_Task requirements_.
a) Copy the forum excerpt on variable rebinding starting at "The only difference" and ending at "the value 2.", replacing "memory" with "RAM" throughout.
b) Translate this sentence from the forum excerpt on variable rebinding into Spanish: "The value of a is not changed, but the name “a” is bound to a new value."

*** Opening Passage for review ***

Here is the classic example for immutability rebinding (improperly named immutability, thanks @hauleth ):

iex(1)> a = 1
1
iex(2)> f = fn -> a end
#Function<45.97283095/0 in :erl_eval.expr/5>
iex(3)> a = 2
2
iex(4)> f.()
1

As you said it, it is a new binding. The value of a is not changed, but the name “a” is bound to a new value.

Also, your conv map is not changed, you are creating a new map:

iex(1)> conv = %{a: 1, resp_body: "Hello"}
%{a: 1, resp_body: "Hello"}
iex(2)> %{ conv | resp_body: "Bears, Lions, Tigers" }
%{a: 1, resp_body: "Bears, Lions, Tigers"}
iex(3)> conv
%{a: 1, resp_body: "Hello"}
5 Likes

Those 2 are different a's … It’s almost as same as you would write:

a1 = 1
a2 = 2

The only difference is that originally first value is lost and second example value is kept in other variable (a1).

This syntax creates a new map which origin is conv and it’s response_body is changed to “Bears, Lions, Tigers”.

1 Like

It’s not mutable state. It’s however “variable rebinding”. Your example means there are now two values in memory. 1 and 2. So no memory was mutated. However the value the binding a points to changed. It no longer points to the value of 1, but the value 2.

*** Closing Passage for review ***
*** Opening Given data ***

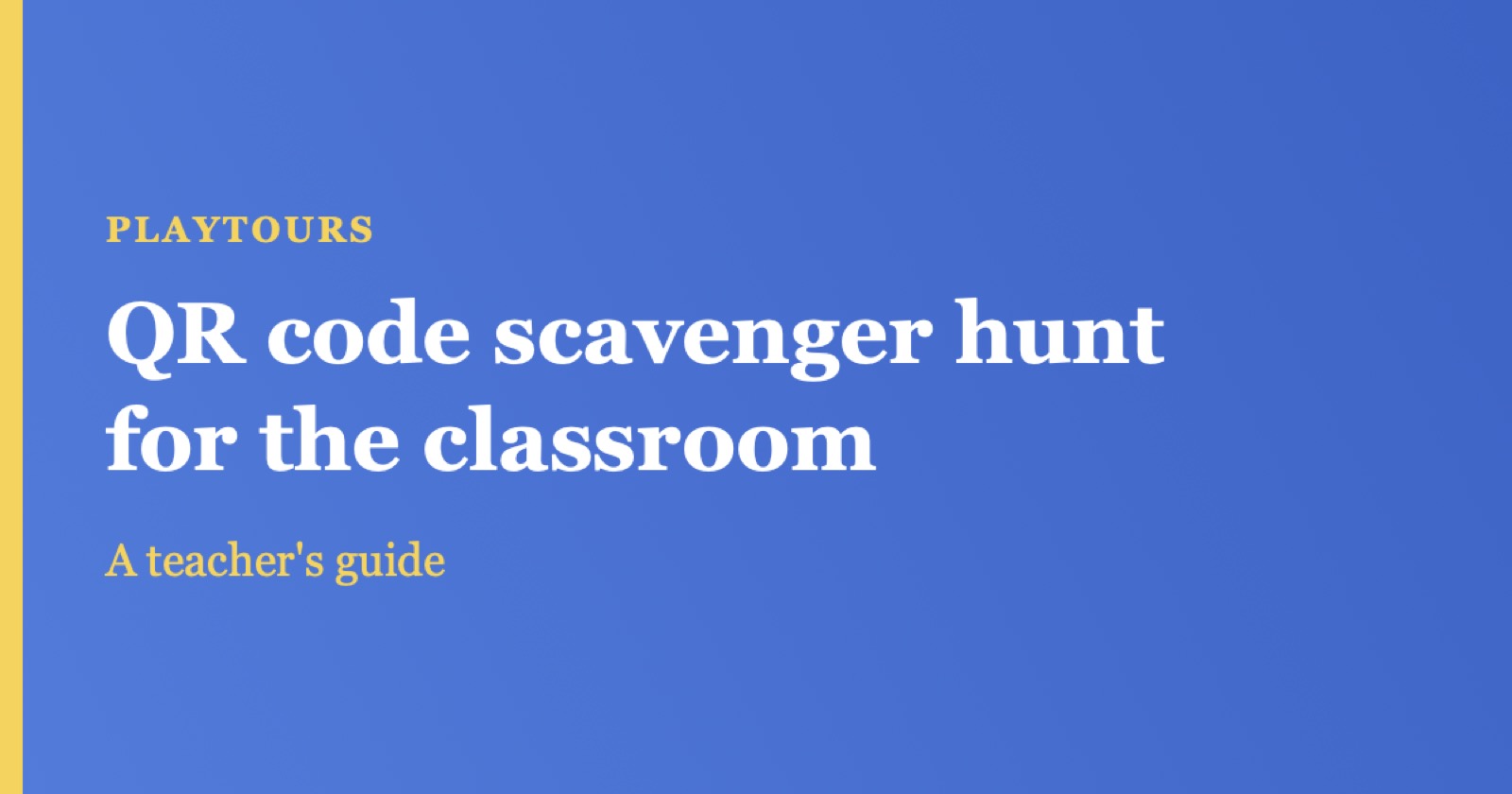 QR Code Scavenger Hunt for the Classroom: A Teacher's Guide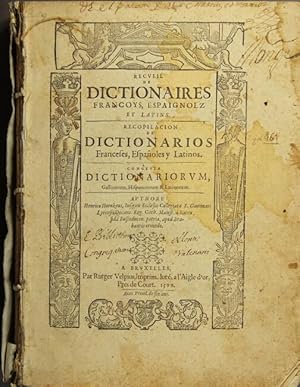 Recveil de dictionaires Francoys, Espaignolz et Latins recopilacion de dictionarios Franceses, Es...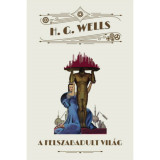 A felszabadult vil&aacute;g - H.G. Wells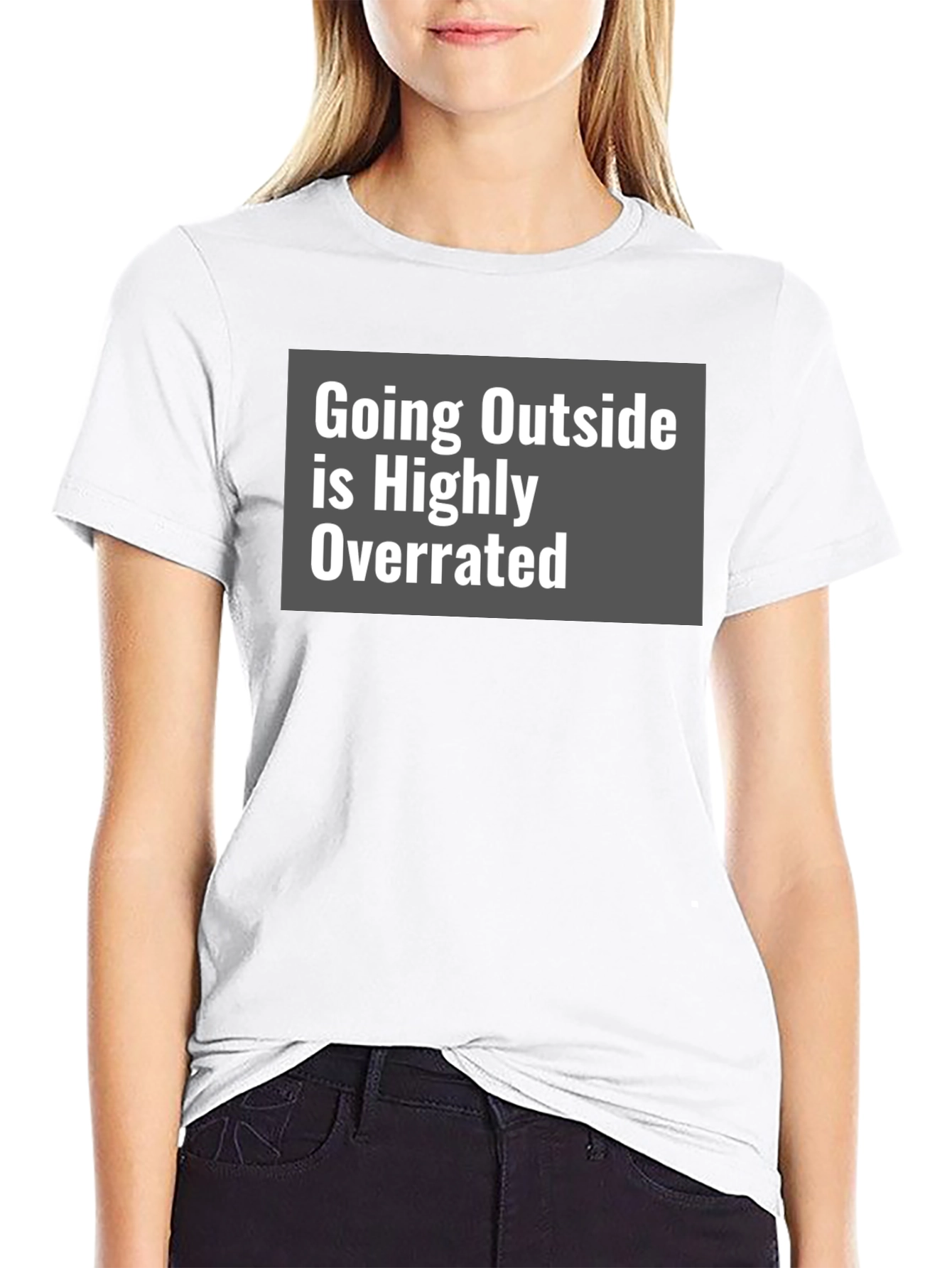 Funny Graphic Tee: Going Outside is Highly Overrated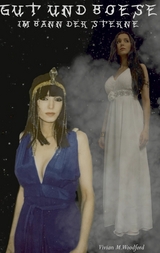 Gut und Boese - Vivian M. Woodford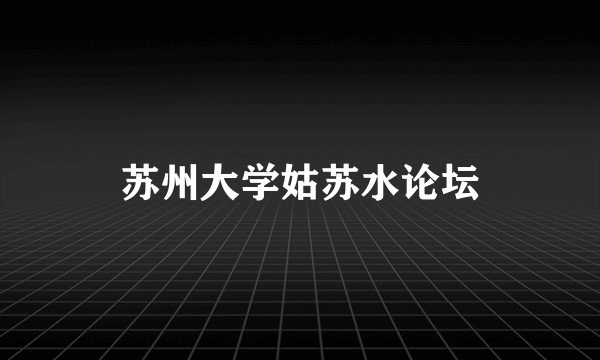苏州大学姑苏水论坛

*** Closing Given data ***

_Responses to the tasks_.
a)
The only difference is that originally first value is lost and second example value is kept in other variable (a1).

This syntax creates a new map which origin is conv and it’s response_body is changed to “Bears, Lions, Tigers”.

1 Like

It’s not mutable state. It’s however “variable rebinding”. Your example means there are now two values in RAM. 1 and 2. So no RAM was mutated. However the value the binding a points to changed. It no longer points to the value of 1, but the value 2.

b) El valor de a no cambia, sino que el nombre “a” se vincula a un nuevo valor.